Let’s define more precisely what we mean by ‘close’ or ‘very different’ in a few ways (i.e., at what point does an observation become an outlier?).  One approach is to measure the mean and the standard deviation of the measurements made. For example, if we have a few hundred child orders and have measured the performance of each with respect to the VWAP benchmark, then we can identify orders that are some number of standard deviations away from the mean (e.g., three standard deviations from the mean). Alternatively, we can measure the range that a certain percentage of the data falls into and consider orders outside of the range to be outliers. It’s a bit like the Sesame Street skit where ‘one thing is not like the others’, but there may be many ‘things’ being compared.

There are several reasons why it’s important to identify outliers. First, it may be that the reason an order shows up as an outlier is that there is a data issue. If this is the case, the data should be repaired, and the analytics should be re-computed to see if the order is still an outlier. Another possibility is that there is good data, but there is a problem with the calculation. Again, by identifying the outlier and looking into it, if there is a calculation error, the bug can be fixed, and the data can be re-computed.

Things get more interesting when data and calculation problems have been ruled out, and it’s been determined that the performance of the outlier is ‘real’. In general, when looking at aggregated TCA reports, we are not concerned about orders that did what we expected them to do. We are very interested in orders that didn’t do what we expected them to do because we can learn from these outliers and adjust how we engage with the market.
Figure 1: A plot the performance vs the mid-point at time of first fill for a set of simulated TCA orders. There are three outliers at around 400 bps on the positive side of the distribution as well as a handful of outliers on the negative side. The outlier at 400 bps will have a large effect on the average of the group. If we include the outlier without any special handling, we get an average performance of -0.788 bps. If we winsorise the data by replacing extreme values with less extreme values (the x-value of the yellow dashed lines), then the average performance becomes -1.10 bps. The choice of the limits is somewhat arbitrary and charting the data can help the analyst determine appropriate values.

Outliers can have a disproportionate impact on the overall performance of a group when performance is aggregated: one outlier can skew the average of the group. As value weighted averages are often used when aggregating TCA metrics, the outliers should be handled appropriately so that the average amounts are not skewed.

What do we do with these outliers? Our Best Ex Analytics for Smarter Trading solution uses two basic approaches. The simplest is to remove the outliers from the analysis. This is appropriate when bad data is suspected. These observations are referred to as ‘exceptions’ because they are removed from the calculations. When there are ‘real’ outliers (extreme outcomes that happened in the market and are accurately measured) a process called winsorisation can be used. Winsorising the data involves replacing extreme values (i.e., outliers) with less extreme values. For example, if there is an observation that is five times the standard deviation away from the mean, the value can be replaced by the value at three times the standard deviation. In this way, the outlier still contributes to the aggregate performance, but not as much as it would without winsorisation. Figure one above shows an example.

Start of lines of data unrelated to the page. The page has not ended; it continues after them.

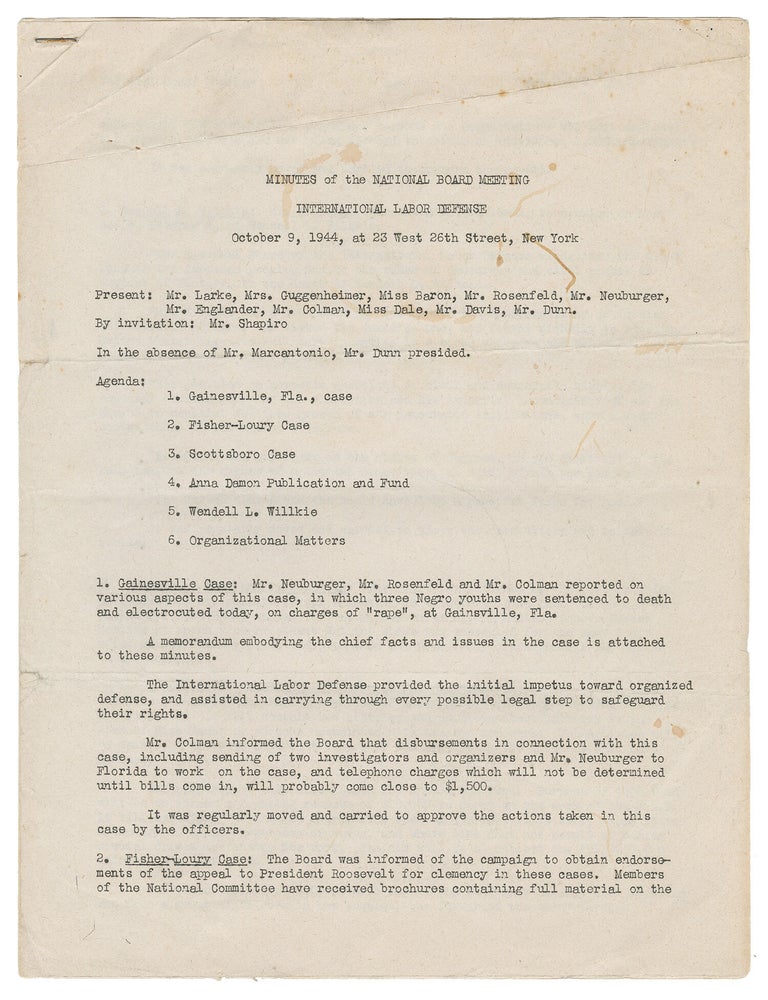 MINUTES of the NATIONAL BOARD MEETING

INTERNATIONAL LABOR DEFENSE

October 9, 1944, at 23 West 26th Street, New York

Present: Mr. Larke, Mrs. Guggenheimer, Miss Baron, Mr. Rosenfeld, Mr. Neuburger, Mr. Englander, Mr. Colman, Miss Dale, Mr. Davis, Mr. Dunn.
By invitation: Mr. Shapiro

In the absence of Mr. Marcantonio, Mr. Dunn presided.

Agenda:
1. Gainesville, Fla., case
2. Fisher-Loury Case
3. Scottsboro Case
4. Anna Damon Publication and Fund
5. Wendell L. Willkie
6. Organizational Matters

1. Gainesville Case: Mr. Neuburger, Mr. Rosenfeld and Mr. Colman reported on various aspects of this case, in which three Negro youths were sentenced to death and electrocuted today, on charges of "rape", at Gainsville, Fla.

A memorandum embodying the chief facts and issues in the case is attached to these minutes.

The International Labor Defense provided the initial impetus toward organized defense, and assisted in carrying through every possible legal step to safeguard their rights.

Mr. Colman informed the Board that disbursements in connection with this case, including sending of two investigators and organizers and Mr. Neuburger to Florida to work on the case, and telephone charges which will not be determined until bills come in, will probably come close to $1,500.

It was regularly moved and carried to approve the actions taken in this case by the officers.

2. Fisher-Loury Case: The Board was informed of the campaign to obtain endorsements of the appeal to President Roosevelt for clemency in these cases. Members of the National Committee have received brochures containing full material on the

In summary, when working with real-world data, like TCA data, real-world problems like bad input data need to be addressed. It’s important that aggregate analytics aren’t disproportionately impacted by a few outliers. As a result, there needs to be a way of handling these outliers. There is no perfect solution in the messy world of large data sets; however, techniques such as winsorisation can be used to keep the observation but reduce its influence on aggregate metrics like value weighted performance.